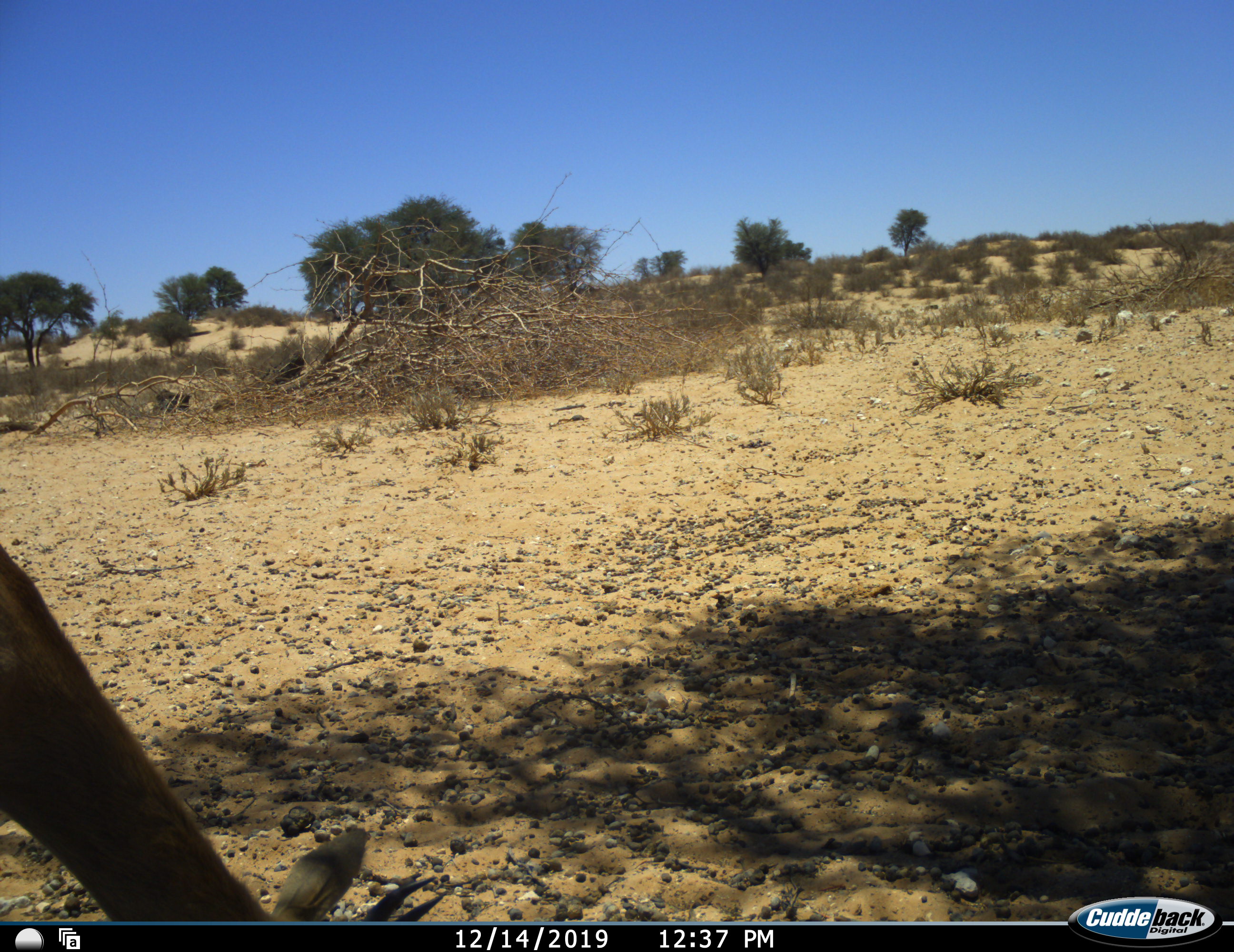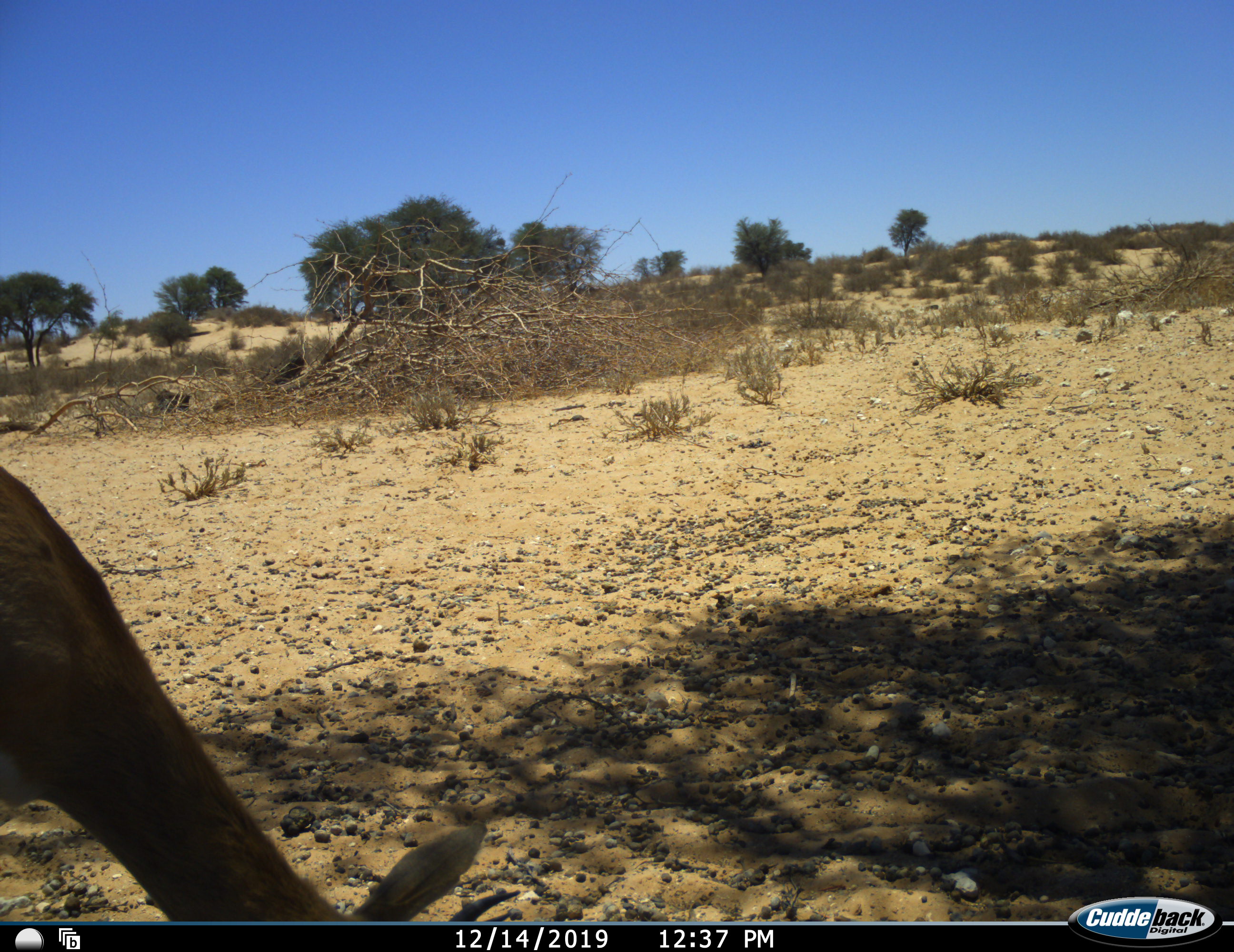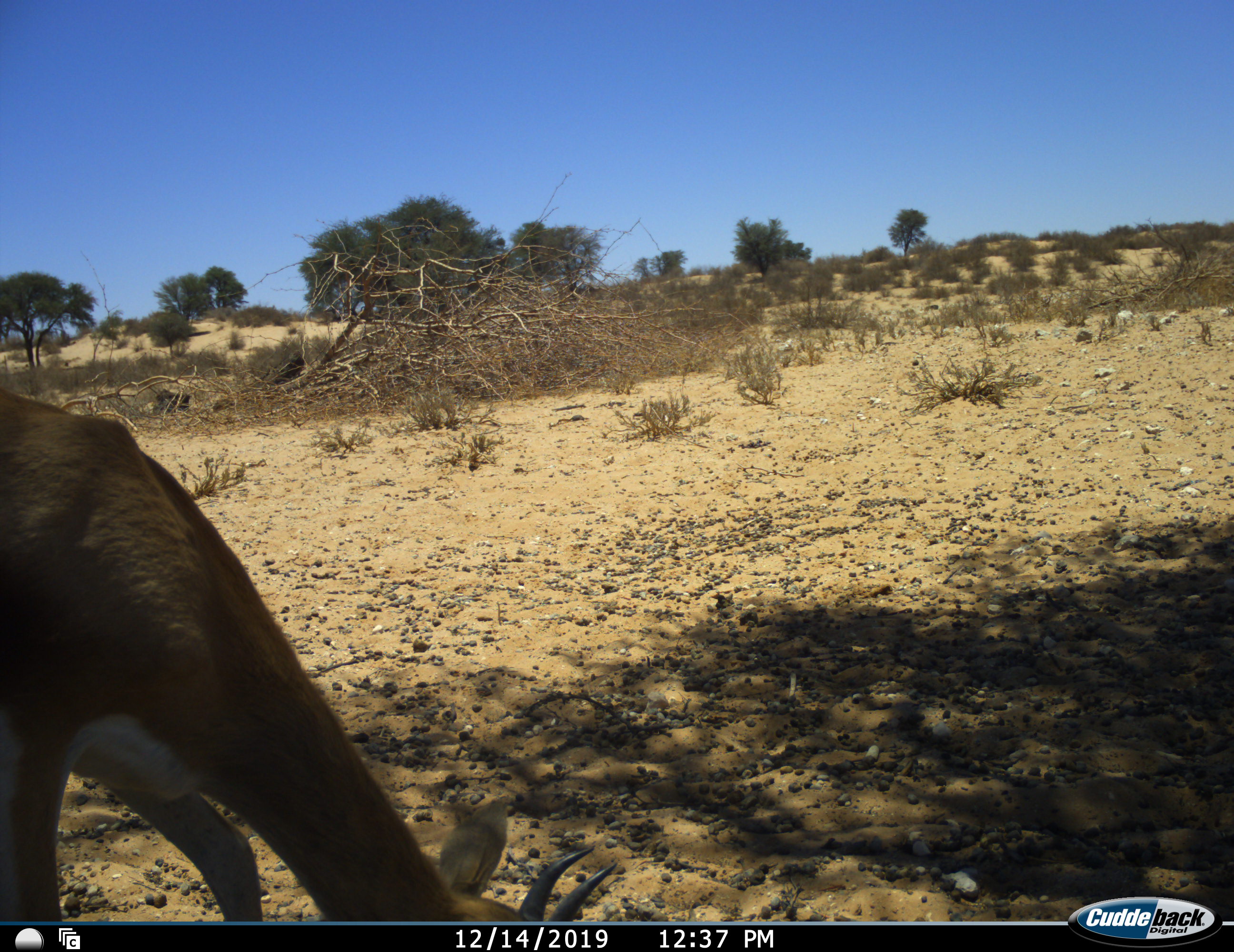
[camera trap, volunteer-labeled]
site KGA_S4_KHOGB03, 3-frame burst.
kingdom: Animalia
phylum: Chordata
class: Mammalia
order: Artiodactyla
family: Bovidae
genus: Antidorcas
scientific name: Antidorcas marsupialis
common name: springbok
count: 1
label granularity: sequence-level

Task statement
The records must be copied with no word altered, and without their pictures.

Reply
[camera trap, volunteer-labeled]
site KGA_S4_KHOGB03, 3-frame burst.
kingdom: Animalia
phylum: Chordata
class: Mammalia
order: Artiodactyla
family: Bovidae
genus: Antidorcas
scientific name: Antidorcas marsupialis
common name: springbok
count: 1
label granularity: sequence-level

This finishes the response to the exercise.